Ukraine is a cooperating partner of NATO but not a member

ATLANTA — As Russia’s attack on Ukraine intensifies, an 11Alive viewer wonders if NATO could have done more to prevent the invasion.

The images coming from thousands of miles away are heartbreaking. While the North Atlantic Treaty Organization has condemned Russia’s invasion and has called on an end to the assault, NATO troops are staying out of Ukraine.

An 11Alive viewer asks, “why couldn’t NATO bring Ukraine in under an emergency declaration to deter Russia from attacking?”

NATO involves 30 countries, including the United States, that have all signed a pact to protect one another.

“It basically says that an attack against any one country is an attack against all countries that are within NATO,” said Dr.
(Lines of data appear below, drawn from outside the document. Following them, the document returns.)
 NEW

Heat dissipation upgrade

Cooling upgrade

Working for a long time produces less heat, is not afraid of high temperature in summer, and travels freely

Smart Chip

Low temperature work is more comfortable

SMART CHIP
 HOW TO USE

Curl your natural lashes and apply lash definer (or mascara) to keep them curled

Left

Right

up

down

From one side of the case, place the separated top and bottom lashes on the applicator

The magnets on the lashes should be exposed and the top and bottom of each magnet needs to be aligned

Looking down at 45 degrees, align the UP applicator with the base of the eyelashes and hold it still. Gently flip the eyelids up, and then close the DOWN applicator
Jeffrey Berejikian of the University of Georgia’s School of Public and International Affairs.

According to NATO, while Ukraine is a cooperative partner country, it is not a member of NATO and therefore not a part of the security guarantee.
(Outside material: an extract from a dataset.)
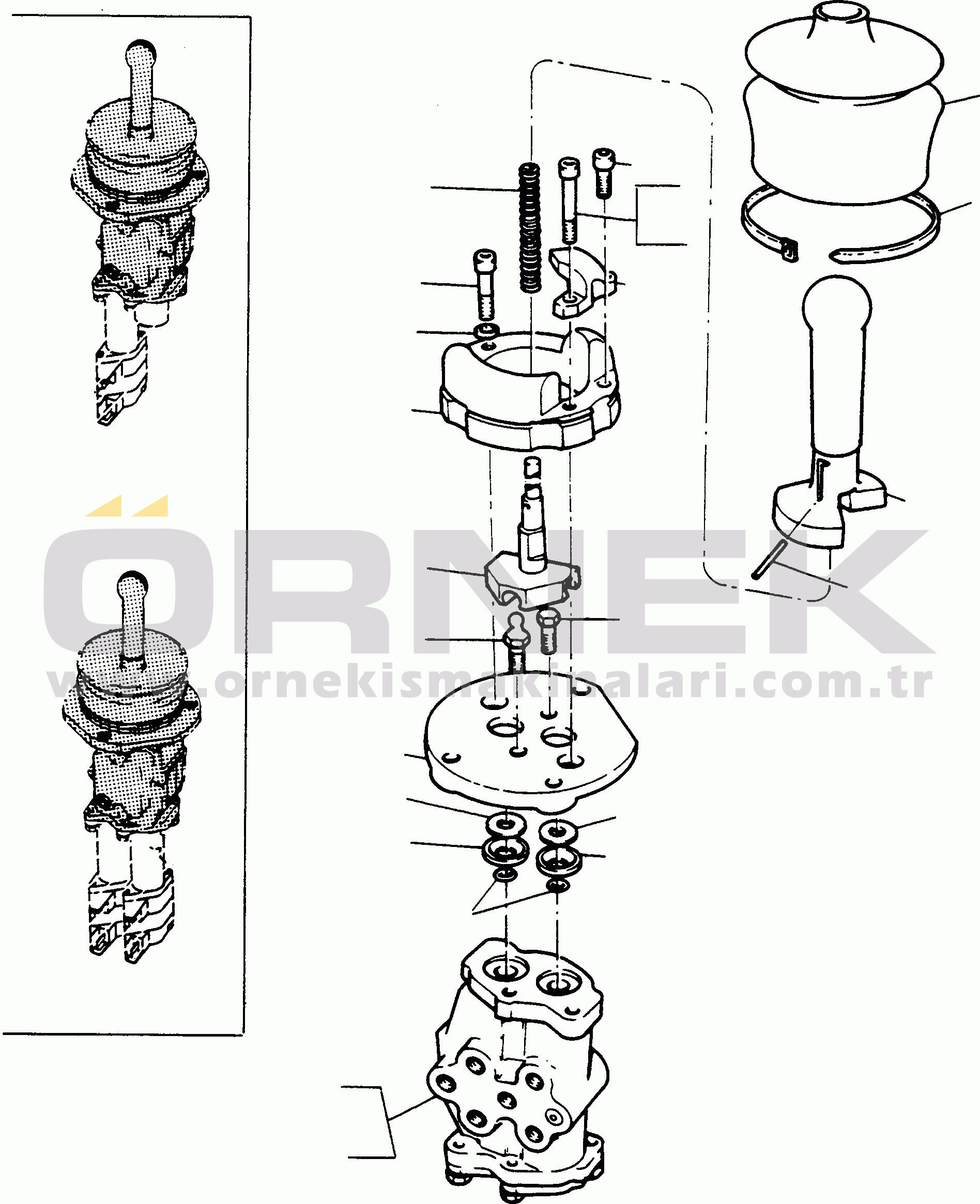 ÖRNEK
www.ornekismakinalari.com.tr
Berejikian said the NATO treaty is very specific.

“One of the countries within NATO has to be attacked in some way, and then they come to the collective defense of that country,” said Berejikian. “Ukraine is a kind of security partner. It's a political ally, but it's not in NATO.”

While Russia’s actions could be taken as a threat by the members of NATO, Berejikian said sending NATO troops into a country that’s not a part of NATO could be confusing to the rest of the world.

“It kind of makes sense to restrict in a very clear way, where NATO countries will fight and where they will not,” said Berejikian. “What you always want to have is a clear, bright red line."

NATO is helping coordinate Ukraine’s requests for assistance. NATO countries are free to send equipment to Ukraine and help any refugees fleeing that country.